* Start DATA TO PROCESS *

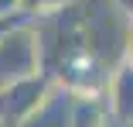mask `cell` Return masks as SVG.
<instances>
[{
  "mask_svg": "<svg viewBox=\"0 0 133 127\" xmlns=\"http://www.w3.org/2000/svg\"><path fill=\"white\" fill-rule=\"evenodd\" d=\"M85 38H89V52L106 69L130 59V17L113 0H99L96 7L85 0Z\"/></svg>",
  "mask_w": 133,
  "mask_h": 127,
  "instance_id": "6da1fadb",
  "label": "cell"
},
{
  "mask_svg": "<svg viewBox=\"0 0 133 127\" xmlns=\"http://www.w3.org/2000/svg\"><path fill=\"white\" fill-rule=\"evenodd\" d=\"M31 72H41V45H38L34 17L0 34V89Z\"/></svg>",
  "mask_w": 133,
  "mask_h": 127,
  "instance_id": "7a4b0ae2",
  "label": "cell"
},
{
  "mask_svg": "<svg viewBox=\"0 0 133 127\" xmlns=\"http://www.w3.org/2000/svg\"><path fill=\"white\" fill-rule=\"evenodd\" d=\"M51 86H55V76H48L44 69L4 86L0 89V124L4 127H24L34 117V110L44 103Z\"/></svg>",
  "mask_w": 133,
  "mask_h": 127,
  "instance_id": "3957f363",
  "label": "cell"
},
{
  "mask_svg": "<svg viewBox=\"0 0 133 127\" xmlns=\"http://www.w3.org/2000/svg\"><path fill=\"white\" fill-rule=\"evenodd\" d=\"M55 79L65 83L72 93H106V83H109V69H106L92 52H78L75 59H68Z\"/></svg>",
  "mask_w": 133,
  "mask_h": 127,
  "instance_id": "277c9868",
  "label": "cell"
},
{
  "mask_svg": "<svg viewBox=\"0 0 133 127\" xmlns=\"http://www.w3.org/2000/svg\"><path fill=\"white\" fill-rule=\"evenodd\" d=\"M106 100H109L113 120L133 127V59H123L119 65L109 69V83H106Z\"/></svg>",
  "mask_w": 133,
  "mask_h": 127,
  "instance_id": "5b68a950",
  "label": "cell"
},
{
  "mask_svg": "<svg viewBox=\"0 0 133 127\" xmlns=\"http://www.w3.org/2000/svg\"><path fill=\"white\" fill-rule=\"evenodd\" d=\"M72 107H75V93L55 79L51 93L44 96V103L34 110V117L24 127H72Z\"/></svg>",
  "mask_w": 133,
  "mask_h": 127,
  "instance_id": "8992f818",
  "label": "cell"
},
{
  "mask_svg": "<svg viewBox=\"0 0 133 127\" xmlns=\"http://www.w3.org/2000/svg\"><path fill=\"white\" fill-rule=\"evenodd\" d=\"M113 117L106 93H75L72 107V127H106Z\"/></svg>",
  "mask_w": 133,
  "mask_h": 127,
  "instance_id": "52a82bcc",
  "label": "cell"
},
{
  "mask_svg": "<svg viewBox=\"0 0 133 127\" xmlns=\"http://www.w3.org/2000/svg\"><path fill=\"white\" fill-rule=\"evenodd\" d=\"M72 0H21V10L28 17H44V14H55L62 7H68Z\"/></svg>",
  "mask_w": 133,
  "mask_h": 127,
  "instance_id": "ba28073f",
  "label": "cell"
},
{
  "mask_svg": "<svg viewBox=\"0 0 133 127\" xmlns=\"http://www.w3.org/2000/svg\"><path fill=\"white\" fill-rule=\"evenodd\" d=\"M24 21H31L28 14H14V17H0V34H7L10 28H17V24H24Z\"/></svg>",
  "mask_w": 133,
  "mask_h": 127,
  "instance_id": "9c48e42d",
  "label": "cell"
},
{
  "mask_svg": "<svg viewBox=\"0 0 133 127\" xmlns=\"http://www.w3.org/2000/svg\"><path fill=\"white\" fill-rule=\"evenodd\" d=\"M14 14H24L21 0H0V17H14Z\"/></svg>",
  "mask_w": 133,
  "mask_h": 127,
  "instance_id": "30bf717a",
  "label": "cell"
},
{
  "mask_svg": "<svg viewBox=\"0 0 133 127\" xmlns=\"http://www.w3.org/2000/svg\"><path fill=\"white\" fill-rule=\"evenodd\" d=\"M113 4H116V7H119V10L130 17V21H133V0H113Z\"/></svg>",
  "mask_w": 133,
  "mask_h": 127,
  "instance_id": "8fae6325",
  "label": "cell"
},
{
  "mask_svg": "<svg viewBox=\"0 0 133 127\" xmlns=\"http://www.w3.org/2000/svg\"><path fill=\"white\" fill-rule=\"evenodd\" d=\"M130 55H133V21H130Z\"/></svg>",
  "mask_w": 133,
  "mask_h": 127,
  "instance_id": "7c38bea8",
  "label": "cell"
},
{
  "mask_svg": "<svg viewBox=\"0 0 133 127\" xmlns=\"http://www.w3.org/2000/svg\"><path fill=\"white\" fill-rule=\"evenodd\" d=\"M0 127H4V124H0Z\"/></svg>",
  "mask_w": 133,
  "mask_h": 127,
  "instance_id": "4fadbf2b",
  "label": "cell"
},
{
  "mask_svg": "<svg viewBox=\"0 0 133 127\" xmlns=\"http://www.w3.org/2000/svg\"><path fill=\"white\" fill-rule=\"evenodd\" d=\"M130 59H133V55H130Z\"/></svg>",
  "mask_w": 133,
  "mask_h": 127,
  "instance_id": "5bb4252c",
  "label": "cell"
}]
</instances>
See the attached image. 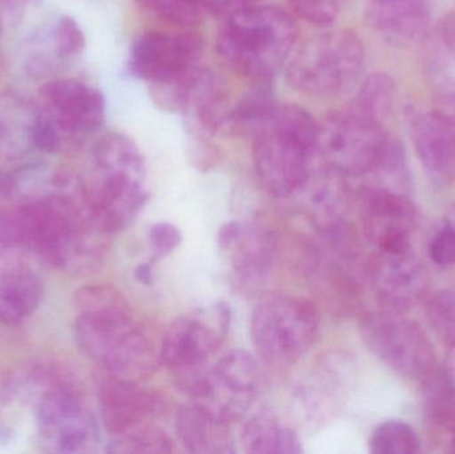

* End DATA TO PROCESS *

### EXERCISE
Reproduce every item above word for word, but leave out the pictures.

### THE OUTPUT
mask `cell` Return masks as SVG.
<instances>
[{
  "mask_svg": "<svg viewBox=\"0 0 133 127\" xmlns=\"http://www.w3.org/2000/svg\"><path fill=\"white\" fill-rule=\"evenodd\" d=\"M85 38H89V52L106 69L130 59V17L113 0H99L96 7L85 0Z\"/></svg>",
  "mask_w": 133,
  "mask_h": 127,
  "instance_id": "6da1fadb",
  "label": "cell"
},
{
  "mask_svg": "<svg viewBox=\"0 0 133 127\" xmlns=\"http://www.w3.org/2000/svg\"><path fill=\"white\" fill-rule=\"evenodd\" d=\"M31 72H41V45H38L34 17L0 34V89Z\"/></svg>",
  "mask_w": 133,
  "mask_h": 127,
  "instance_id": "7a4b0ae2",
  "label": "cell"
},
{
  "mask_svg": "<svg viewBox=\"0 0 133 127\" xmlns=\"http://www.w3.org/2000/svg\"><path fill=\"white\" fill-rule=\"evenodd\" d=\"M51 86H55V76H48L44 69L4 86L0 89V124L4 127H24L34 117V110L44 103Z\"/></svg>",
  "mask_w": 133,
  "mask_h": 127,
  "instance_id": "3957f363",
  "label": "cell"
},
{
  "mask_svg": "<svg viewBox=\"0 0 133 127\" xmlns=\"http://www.w3.org/2000/svg\"><path fill=\"white\" fill-rule=\"evenodd\" d=\"M55 79L65 83L72 93H106V83H109V69H106L92 52H78L75 59H68Z\"/></svg>",
  "mask_w": 133,
  "mask_h": 127,
  "instance_id": "277c9868",
  "label": "cell"
},
{
  "mask_svg": "<svg viewBox=\"0 0 133 127\" xmlns=\"http://www.w3.org/2000/svg\"><path fill=\"white\" fill-rule=\"evenodd\" d=\"M106 100H109L113 120L133 127V59H123L119 65L109 69V83H106Z\"/></svg>",
  "mask_w": 133,
  "mask_h": 127,
  "instance_id": "5b68a950",
  "label": "cell"
},
{
  "mask_svg": "<svg viewBox=\"0 0 133 127\" xmlns=\"http://www.w3.org/2000/svg\"><path fill=\"white\" fill-rule=\"evenodd\" d=\"M72 107H75V93L55 79L51 93L44 96V103L34 110V117L24 127H72Z\"/></svg>",
  "mask_w": 133,
  "mask_h": 127,
  "instance_id": "8992f818",
  "label": "cell"
},
{
  "mask_svg": "<svg viewBox=\"0 0 133 127\" xmlns=\"http://www.w3.org/2000/svg\"><path fill=\"white\" fill-rule=\"evenodd\" d=\"M113 117L106 93H75L72 107V127H106Z\"/></svg>",
  "mask_w": 133,
  "mask_h": 127,
  "instance_id": "52a82bcc",
  "label": "cell"
},
{
  "mask_svg": "<svg viewBox=\"0 0 133 127\" xmlns=\"http://www.w3.org/2000/svg\"><path fill=\"white\" fill-rule=\"evenodd\" d=\"M72 0H21V10L28 17H44V14H55L62 7H68Z\"/></svg>",
  "mask_w": 133,
  "mask_h": 127,
  "instance_id": "ba28073f",
  "label": "cell"
},
{
  "mask_svg": "<svg viewBox=\"0 0 133 127\" xmlns=\"http://www.w3.org/2000/svg\"><path fill=\"white\" fill-rule=\"evenodd\" d=\"M24 21H31L28 14H14V17H0V34H7L10 28H17V24H24Z\"/></svg>",
  "mask_w": 133,
  "mask_h": 127,
  "instance_id": "9c48e42d",
  "label": "cell"
},
{
  "mask_svg": "<svg viewBox=\"0 0 133 127\" xmlns=\"http://www.w3.org/2000/svg\"><path fill=\"white\" fill-rule=\"evenodd\" d=\"M14 14H24L21 0H0V17H14Z\"/></svg>",
  "mask_w": 133,
  "mask_h": 127,
  "instance_id": "30bf717a",
  "label": "cell"
},
{
  "mask_svg": "<svg viewBox=\"0 0 133 127\" xmlns=\"http://www.w3.org/2000/svg\"><path fill=\"white\" fill-rule=\"evenodd\" d=\"M113 4H116V7H119V10L130 17V21H133V0H113Z\"/></svg>",
  "mask_w": 133,
  "mask_h": 127,
  "instance_id": "8fae6325",
  "label": "cell"
},
{
  "mask_svg": "<svg viewBox=\"0 0 133 127\" xmlns=\"http://www.w3.org/2000/svg\"><path fill=\"white\" fill-rule=\"evenodd\" d=\"M130 55H133V21H130Z\"/></svg>",
  "mask_w": 133,
  "mask_h": 127,
  "instance_id": "7c38bea8",
  "label": "cell"
},
{
  "mask_svg": "<svg viewBox=\"0 0 133 127\" xmlns=\"http://www.w3.org/2000/svg\"><path fill=\"white\" fill-rule=\"evenodd\" d=\"M0 127H4V124H0Z\"/></svg>",
  "mask_w": 133,
  "mask_h": 127,
  "instance_id": "4fadbf2b",
  "label": "cell"
},
{
  "mask_svg": "<svg viewBox=\"0 0 133 127\" xmlns=\"http://www.w3.org/2000/svg\"><path fill=\"white\" fill-rule=\"evenodd\" d=\"M130 59H133V55H130Z\"/></svg>",
  "mask_w": 133,
  "mask_h": 127,
  "instance_id": "5bb4252c",
  "label": "cell"
}]
</instances>
See the attached image. 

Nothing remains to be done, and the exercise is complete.